Self-Calibrated Tuning of Vision-Language Models for Out-of-Distribution Detection

Geng Yu,Jianing Zhu,Jiangchao Yao,Bo Han
2024-11-05
Abstract:Out-of-distribution (OOD) detection is crucial for deploying reliable machine learning models in open-world applications. Recent advances in CLIP-based OOD detection have shown promising results via regularizing prompt tuning with OOD features extracted from ID data. However, the irrelevant context mined from ID data can be spurious due to the inaccurate foreground-background decomposition, thus limiting the OOD detection performance. In this work, we propose a novel framework, namely, Self-Calibrated Tuning (SCT), to mitigate this problem for effective OOD detection with only the given few-shot ID data. Specifically, SCT introduces modulating factors respectively on the two components of the original learning objective.

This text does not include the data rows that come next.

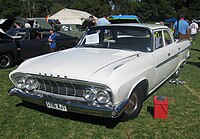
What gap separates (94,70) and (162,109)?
141 centimetres

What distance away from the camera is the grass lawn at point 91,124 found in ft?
11.7

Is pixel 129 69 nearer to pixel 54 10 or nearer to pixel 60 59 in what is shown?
pixel 60 59

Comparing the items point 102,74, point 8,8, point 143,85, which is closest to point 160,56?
point 143,85

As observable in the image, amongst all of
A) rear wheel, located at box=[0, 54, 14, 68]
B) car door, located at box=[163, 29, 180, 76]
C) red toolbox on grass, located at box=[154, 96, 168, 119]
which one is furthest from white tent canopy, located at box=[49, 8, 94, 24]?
red toolbox on grass, located at box=[154, 96, 168, 119]

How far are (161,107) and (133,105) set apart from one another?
0.49m

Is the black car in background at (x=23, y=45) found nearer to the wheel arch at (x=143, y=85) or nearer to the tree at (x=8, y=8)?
the wheel arch at (x=143, y=85)

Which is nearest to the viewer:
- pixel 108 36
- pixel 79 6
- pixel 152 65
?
pixel 152 65

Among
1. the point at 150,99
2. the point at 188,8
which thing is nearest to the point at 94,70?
the point at 150,99

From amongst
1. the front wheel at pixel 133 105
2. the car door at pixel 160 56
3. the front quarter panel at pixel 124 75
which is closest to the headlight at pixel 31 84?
the front quarter panel at pixel 124 75

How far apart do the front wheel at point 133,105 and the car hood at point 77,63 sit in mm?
586

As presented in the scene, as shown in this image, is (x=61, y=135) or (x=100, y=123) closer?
(x=61, y=135)

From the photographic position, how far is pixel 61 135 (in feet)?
11.6

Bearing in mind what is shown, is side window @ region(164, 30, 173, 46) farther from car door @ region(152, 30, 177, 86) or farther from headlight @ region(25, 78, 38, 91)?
headlight @ region(25, 78, 38, 91)

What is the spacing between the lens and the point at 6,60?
8.05 m
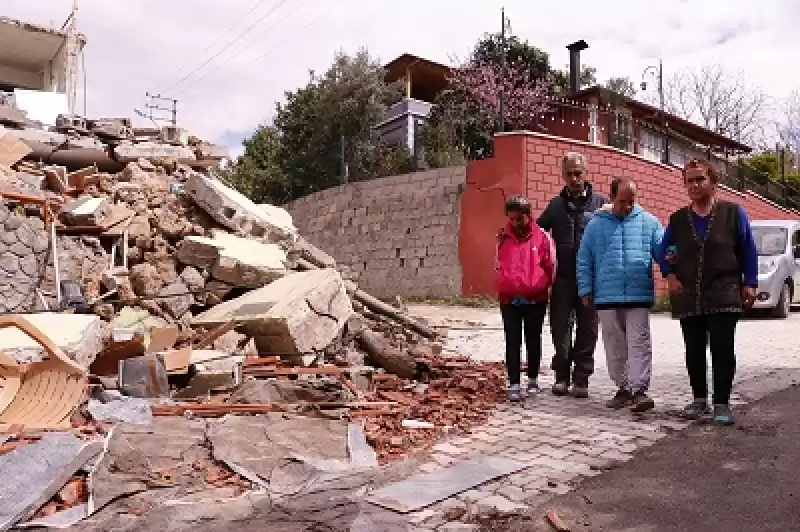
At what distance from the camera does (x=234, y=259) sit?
7.67 m

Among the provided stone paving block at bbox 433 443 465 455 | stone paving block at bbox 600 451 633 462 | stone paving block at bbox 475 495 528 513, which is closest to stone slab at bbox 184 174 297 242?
stone paving block at bbox 433 443 465 455

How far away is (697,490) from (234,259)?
18.3ft

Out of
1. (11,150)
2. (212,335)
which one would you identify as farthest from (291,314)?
(11,150)

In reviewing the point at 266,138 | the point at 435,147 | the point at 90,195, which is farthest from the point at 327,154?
the point at 90,195

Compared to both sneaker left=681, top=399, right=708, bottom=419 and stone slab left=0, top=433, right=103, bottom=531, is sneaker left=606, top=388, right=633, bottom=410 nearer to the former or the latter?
sneaker left=681, top=399, right=708, bottom=419

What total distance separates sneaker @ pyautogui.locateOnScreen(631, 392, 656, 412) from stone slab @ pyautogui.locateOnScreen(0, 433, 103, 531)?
355 centimetres

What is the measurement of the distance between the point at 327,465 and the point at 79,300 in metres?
4.10

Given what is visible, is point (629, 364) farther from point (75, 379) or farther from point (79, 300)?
point (79, 300)

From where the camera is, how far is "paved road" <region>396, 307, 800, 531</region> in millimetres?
3395

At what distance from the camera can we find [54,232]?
7555mm

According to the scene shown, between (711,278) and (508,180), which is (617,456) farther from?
(508,180)

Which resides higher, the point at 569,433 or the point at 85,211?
the point at 85,211

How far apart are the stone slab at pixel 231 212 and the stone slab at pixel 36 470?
17.2ft

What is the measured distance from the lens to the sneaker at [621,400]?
201 inches
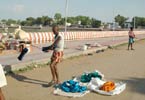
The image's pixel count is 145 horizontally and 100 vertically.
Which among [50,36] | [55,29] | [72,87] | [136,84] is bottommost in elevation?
[50,36]

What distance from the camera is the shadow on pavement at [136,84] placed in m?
9.31

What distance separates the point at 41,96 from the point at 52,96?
252 millimetres

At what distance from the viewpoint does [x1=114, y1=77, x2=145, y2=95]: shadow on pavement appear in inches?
367

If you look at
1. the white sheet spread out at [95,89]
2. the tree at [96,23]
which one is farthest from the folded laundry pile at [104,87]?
the tree at [96,23]

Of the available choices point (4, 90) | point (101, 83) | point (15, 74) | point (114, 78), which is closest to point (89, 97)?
point (101, 83)

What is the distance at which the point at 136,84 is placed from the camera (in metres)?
10.2

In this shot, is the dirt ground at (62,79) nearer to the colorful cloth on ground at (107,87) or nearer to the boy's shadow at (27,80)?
the boy's shadow at (27,80)

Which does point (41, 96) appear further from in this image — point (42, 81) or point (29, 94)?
point (42, 81)

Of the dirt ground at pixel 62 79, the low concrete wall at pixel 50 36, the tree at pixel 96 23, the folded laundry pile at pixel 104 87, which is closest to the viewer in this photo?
the dirt ground at pixel 62 79

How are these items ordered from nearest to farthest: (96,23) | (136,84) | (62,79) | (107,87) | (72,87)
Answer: (72,87)
(107,87)
(136,84)
(62,79)
(96,23)

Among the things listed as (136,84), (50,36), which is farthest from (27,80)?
(50,36)

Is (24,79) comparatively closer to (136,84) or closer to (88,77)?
(88,77)

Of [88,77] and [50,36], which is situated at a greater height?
[88,77]

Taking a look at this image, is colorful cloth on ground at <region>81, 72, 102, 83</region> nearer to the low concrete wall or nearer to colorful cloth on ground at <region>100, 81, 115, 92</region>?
colorful cloth on ground at <region>100, 81, 115, 92</region>
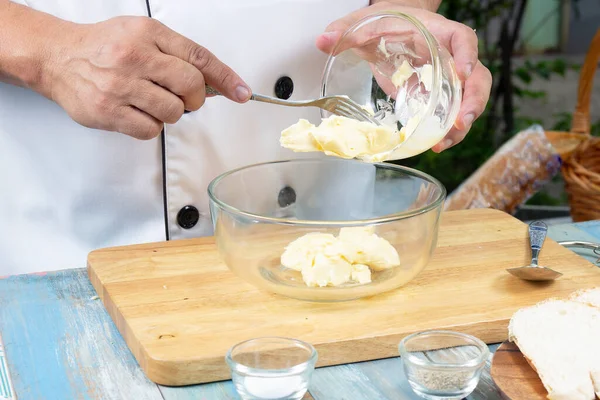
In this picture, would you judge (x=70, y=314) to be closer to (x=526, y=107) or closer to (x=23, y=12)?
(x=23, y=12)

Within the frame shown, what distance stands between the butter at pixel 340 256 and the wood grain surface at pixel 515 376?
26cm

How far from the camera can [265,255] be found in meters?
1.21

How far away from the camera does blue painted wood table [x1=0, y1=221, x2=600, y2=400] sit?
3.22 feet

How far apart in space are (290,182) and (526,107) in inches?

It adaptively directs the optimization process between the two tasks during training on data with different prediction uncertainty to calibrate the influence of OOD regularization, which is compatible with many prompt tuning based OOD detection methods. Extensive experiments and analyses have been conducted to characterize and demonstrate the effectiveness of the proposed SCT. The code is publicly available.
Computer Vision and Pattern Recognition,Artificial Intelligence,Machine Learning
What problem does this paper attempt to address?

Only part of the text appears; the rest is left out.